— TASK PROMPT —
Pick up the essay about losing Holy Week and Easter to the coronavirus lockdown after its final sentence and continue writing it.

— TEXT SECTION —
=== Section Start ===

In the middle of March, when we first got a sense of how much would change because of the coronavirus, a friend joked, “I didn’t plan on giving up this much for Lent.”
It was a good line, but I didn’t smile because things were getting depressing. No concerts. No parties. No going to bars and restaurants. No school. Small businesses were worried about their sales.
The “no” list kept getting longer. No beach. No bike trails. No haircuts. No zoo. No museums — so much for the “El Greco” exhibit at the Art Institute of Chicago. No spring break trip to see friends in St. Louis. No visits of any kind. Growing unemployment and shrinking 401(k)s.
We know why — we must try to contain the virus. We have to flatten the curve. We have to keep as many of us well for as long as possible, so there will be enough medical care to go around. Things are getting worse, and it’s no time to complain about trivialities.
I know this, but can’t help feeling grouchy and deprived of common pleasures. I feel like I’m 9 years old again, kicking the table leg in frustration because it’s raining and I can’t play softball. Every day and on and on.
For me, it really got bad when the Archdiocese of Chicago canceled Holy Week and Easter services. I’m a church musician — cantor and choir member — and we’ve been rehearsing for Holy Week since January. It’s such beautiful music — “Pange Lingua Gloriosi” and “Were You There?” — pieces we sing just once a year.
I’ll also miss so many other things about Easter time, which is better than Christmas because it’s spring and you don’t have to stress about presents. We’ll miss braiding palm branches and bringing the Easter basket to church for a Holy Saturday blessing, a Polish tradition. I remember as a kid competing with my siblings over who could decorate the prettiest eggs that would be good enough to go in the basket, along with the rye bread, horseradish, a ring of kielbasa and the butter molded into the shape of a lamb, all covered with my grandmother’s embroidered cloth. Then there would be a giant family party on Easter with an egg hunt and lamb cakes. Not this year.
I know there are worse things. People are suffering and dying by the thousands around the world. Health care workers are going without necessary equipment and getting sick themselves.
But you never know what’s going to trip your own emotional wire, and losing Easter was the first thing in these past few weird weeks that made me cry and cry.
Eventually, you have to stop crying and figure out what to do next. So I decided to think about the pandemic lockdown as a giant, extended version of Lent. A solemn, global Sabbath. A cosmic boot in our collective pants.

=== Section End ===

— RECORDS SHOWN —
=== Section Start ===

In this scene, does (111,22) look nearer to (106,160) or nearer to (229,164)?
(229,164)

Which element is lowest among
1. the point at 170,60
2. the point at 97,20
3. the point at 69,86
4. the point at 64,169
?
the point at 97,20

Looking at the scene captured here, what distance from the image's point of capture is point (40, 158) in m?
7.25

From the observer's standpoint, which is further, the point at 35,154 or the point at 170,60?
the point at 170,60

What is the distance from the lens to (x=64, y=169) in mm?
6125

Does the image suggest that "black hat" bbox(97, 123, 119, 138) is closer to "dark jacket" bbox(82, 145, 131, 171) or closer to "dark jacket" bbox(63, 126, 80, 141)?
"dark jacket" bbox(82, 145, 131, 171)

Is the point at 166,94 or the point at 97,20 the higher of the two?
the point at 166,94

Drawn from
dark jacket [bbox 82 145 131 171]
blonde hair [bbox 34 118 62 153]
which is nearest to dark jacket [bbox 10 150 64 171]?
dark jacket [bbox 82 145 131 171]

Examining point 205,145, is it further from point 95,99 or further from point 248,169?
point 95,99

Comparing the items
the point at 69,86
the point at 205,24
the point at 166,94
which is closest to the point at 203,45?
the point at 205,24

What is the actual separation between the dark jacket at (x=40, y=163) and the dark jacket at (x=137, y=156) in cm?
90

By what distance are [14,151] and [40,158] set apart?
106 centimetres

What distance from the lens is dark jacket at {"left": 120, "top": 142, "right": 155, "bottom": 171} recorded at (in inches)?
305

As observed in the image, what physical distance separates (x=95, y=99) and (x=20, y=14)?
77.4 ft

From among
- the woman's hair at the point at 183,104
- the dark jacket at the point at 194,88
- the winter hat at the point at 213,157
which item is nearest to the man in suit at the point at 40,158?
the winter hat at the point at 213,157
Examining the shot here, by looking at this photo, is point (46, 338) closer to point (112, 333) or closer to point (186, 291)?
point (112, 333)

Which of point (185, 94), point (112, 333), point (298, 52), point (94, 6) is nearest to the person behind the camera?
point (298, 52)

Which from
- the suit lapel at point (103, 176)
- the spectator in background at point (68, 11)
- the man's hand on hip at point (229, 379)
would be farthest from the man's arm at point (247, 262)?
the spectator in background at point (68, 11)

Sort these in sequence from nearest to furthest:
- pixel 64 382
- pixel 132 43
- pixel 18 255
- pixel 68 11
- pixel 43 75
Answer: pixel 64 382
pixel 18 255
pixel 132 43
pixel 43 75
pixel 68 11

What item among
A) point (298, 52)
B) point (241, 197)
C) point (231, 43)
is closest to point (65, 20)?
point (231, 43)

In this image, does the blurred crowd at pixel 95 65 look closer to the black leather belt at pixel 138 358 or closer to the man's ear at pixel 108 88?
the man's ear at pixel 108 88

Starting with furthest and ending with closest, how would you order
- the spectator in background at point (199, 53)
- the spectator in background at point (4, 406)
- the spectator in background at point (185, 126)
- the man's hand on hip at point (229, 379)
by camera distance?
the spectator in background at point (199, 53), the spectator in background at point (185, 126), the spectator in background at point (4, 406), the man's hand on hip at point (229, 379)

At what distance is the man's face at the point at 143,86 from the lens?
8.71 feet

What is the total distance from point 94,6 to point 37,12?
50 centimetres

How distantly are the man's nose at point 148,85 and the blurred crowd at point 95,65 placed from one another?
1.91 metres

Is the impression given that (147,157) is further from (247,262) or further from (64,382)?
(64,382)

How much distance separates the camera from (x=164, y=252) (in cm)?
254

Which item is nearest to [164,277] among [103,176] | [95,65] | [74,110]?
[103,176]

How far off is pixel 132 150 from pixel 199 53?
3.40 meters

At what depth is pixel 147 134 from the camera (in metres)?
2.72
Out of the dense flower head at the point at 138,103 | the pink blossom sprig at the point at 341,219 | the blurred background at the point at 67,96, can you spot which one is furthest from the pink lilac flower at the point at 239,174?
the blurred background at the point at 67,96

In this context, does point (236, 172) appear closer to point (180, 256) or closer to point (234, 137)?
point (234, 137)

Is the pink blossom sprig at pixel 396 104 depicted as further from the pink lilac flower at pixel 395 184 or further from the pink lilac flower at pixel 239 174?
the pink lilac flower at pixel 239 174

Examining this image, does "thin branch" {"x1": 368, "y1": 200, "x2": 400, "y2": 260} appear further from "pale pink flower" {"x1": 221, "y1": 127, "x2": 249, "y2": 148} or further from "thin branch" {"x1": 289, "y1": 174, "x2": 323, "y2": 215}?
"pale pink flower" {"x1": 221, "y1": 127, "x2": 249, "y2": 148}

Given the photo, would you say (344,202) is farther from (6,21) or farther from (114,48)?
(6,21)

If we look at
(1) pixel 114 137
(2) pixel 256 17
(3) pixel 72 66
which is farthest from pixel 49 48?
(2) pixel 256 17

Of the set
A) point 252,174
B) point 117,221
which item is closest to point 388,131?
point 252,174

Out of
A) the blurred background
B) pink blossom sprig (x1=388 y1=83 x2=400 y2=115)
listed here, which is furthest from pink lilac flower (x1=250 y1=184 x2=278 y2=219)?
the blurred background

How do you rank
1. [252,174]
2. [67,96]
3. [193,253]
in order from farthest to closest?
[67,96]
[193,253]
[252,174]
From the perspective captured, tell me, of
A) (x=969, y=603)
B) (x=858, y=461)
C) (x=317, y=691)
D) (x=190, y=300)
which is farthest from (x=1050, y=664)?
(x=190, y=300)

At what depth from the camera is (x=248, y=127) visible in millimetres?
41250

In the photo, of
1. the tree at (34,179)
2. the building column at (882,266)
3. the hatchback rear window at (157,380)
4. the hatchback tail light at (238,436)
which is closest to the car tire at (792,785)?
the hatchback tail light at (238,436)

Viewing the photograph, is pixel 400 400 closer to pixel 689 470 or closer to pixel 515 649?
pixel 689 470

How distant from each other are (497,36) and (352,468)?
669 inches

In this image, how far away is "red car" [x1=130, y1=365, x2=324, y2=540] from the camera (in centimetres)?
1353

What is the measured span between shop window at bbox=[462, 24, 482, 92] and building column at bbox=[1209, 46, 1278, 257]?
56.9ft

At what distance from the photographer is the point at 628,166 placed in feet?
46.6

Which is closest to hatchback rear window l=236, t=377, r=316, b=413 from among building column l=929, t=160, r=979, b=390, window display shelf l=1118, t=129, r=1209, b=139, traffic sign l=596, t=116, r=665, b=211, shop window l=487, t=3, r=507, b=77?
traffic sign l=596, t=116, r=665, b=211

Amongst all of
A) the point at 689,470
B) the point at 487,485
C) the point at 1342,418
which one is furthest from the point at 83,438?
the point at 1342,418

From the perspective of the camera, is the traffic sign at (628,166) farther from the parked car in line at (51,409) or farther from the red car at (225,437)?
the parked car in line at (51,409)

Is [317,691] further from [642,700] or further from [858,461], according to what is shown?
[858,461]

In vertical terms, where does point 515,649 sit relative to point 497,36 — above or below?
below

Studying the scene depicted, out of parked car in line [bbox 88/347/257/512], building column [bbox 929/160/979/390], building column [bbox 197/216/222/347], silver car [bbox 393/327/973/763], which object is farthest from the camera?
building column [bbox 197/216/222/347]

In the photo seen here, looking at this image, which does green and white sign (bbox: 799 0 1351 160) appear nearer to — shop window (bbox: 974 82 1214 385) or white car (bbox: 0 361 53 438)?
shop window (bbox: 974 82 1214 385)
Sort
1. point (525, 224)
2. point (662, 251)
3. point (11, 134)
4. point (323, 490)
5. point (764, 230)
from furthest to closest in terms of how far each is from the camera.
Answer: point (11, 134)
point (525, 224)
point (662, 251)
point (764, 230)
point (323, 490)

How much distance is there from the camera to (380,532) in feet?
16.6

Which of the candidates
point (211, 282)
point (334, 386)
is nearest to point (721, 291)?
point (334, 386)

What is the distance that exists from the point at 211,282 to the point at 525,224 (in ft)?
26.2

=== Section End ===

— REPLY TO THE EXERCISE —
Lent, which started Feb. 26 for non-Orthodox Christians, is 40 days of contemplation, penance and fasting, a slowing down of ordinary life. Catholics and followers of some other Christian traditions give up meat on Fridays and let go of some personal pleasure. Over the years, I’ve given up chocolate, Facebook, salt, coffee and reading fiction. I remember one year, my friends all gave up alcohol at the same time, and we had a sober late March birthday party, grimly drinking O’Doul’s.
Many religious traditions have some kind of fasting ritual, whether it’s Lent or Yom Kippur or Ramadan. While the types of fast differ, the sacrifice serves as a reminder both of the presence of God and of all our blessings. Seeing a dish of candy, and not taking one, is a spiritual pinprick, a way to both recall the transcendent and the sufferings of the poor.
This is what’s happening with everyone now, religious and nonreligious, all over the world. By not being able to get together with our friends and family, we are reminded of how much we love them and how much we may have taken them for granted. If we are sick, we are reminded of how good it is to be well. Unable to go where we like, we remember how precious that freedom is.
I also find myself grateful for what I do have now — the walks around the neighborhood with my daughter, spotting bears and rainbows in windows. I’m grateful for the phone and Zoom chats with family, and that a friend with the virus is out of the hospital and getting better. I’m grateful for the chilly spring sunshine, my house, my job, water, heat, enough toilet paper and my own health. Touch wood. So far.
I’m hoping for those of us who come out of this, when coronavirus-Lent is over, we’ll value what we have a little more. Perhaps summer will be sweeter, because spring was so long and sad.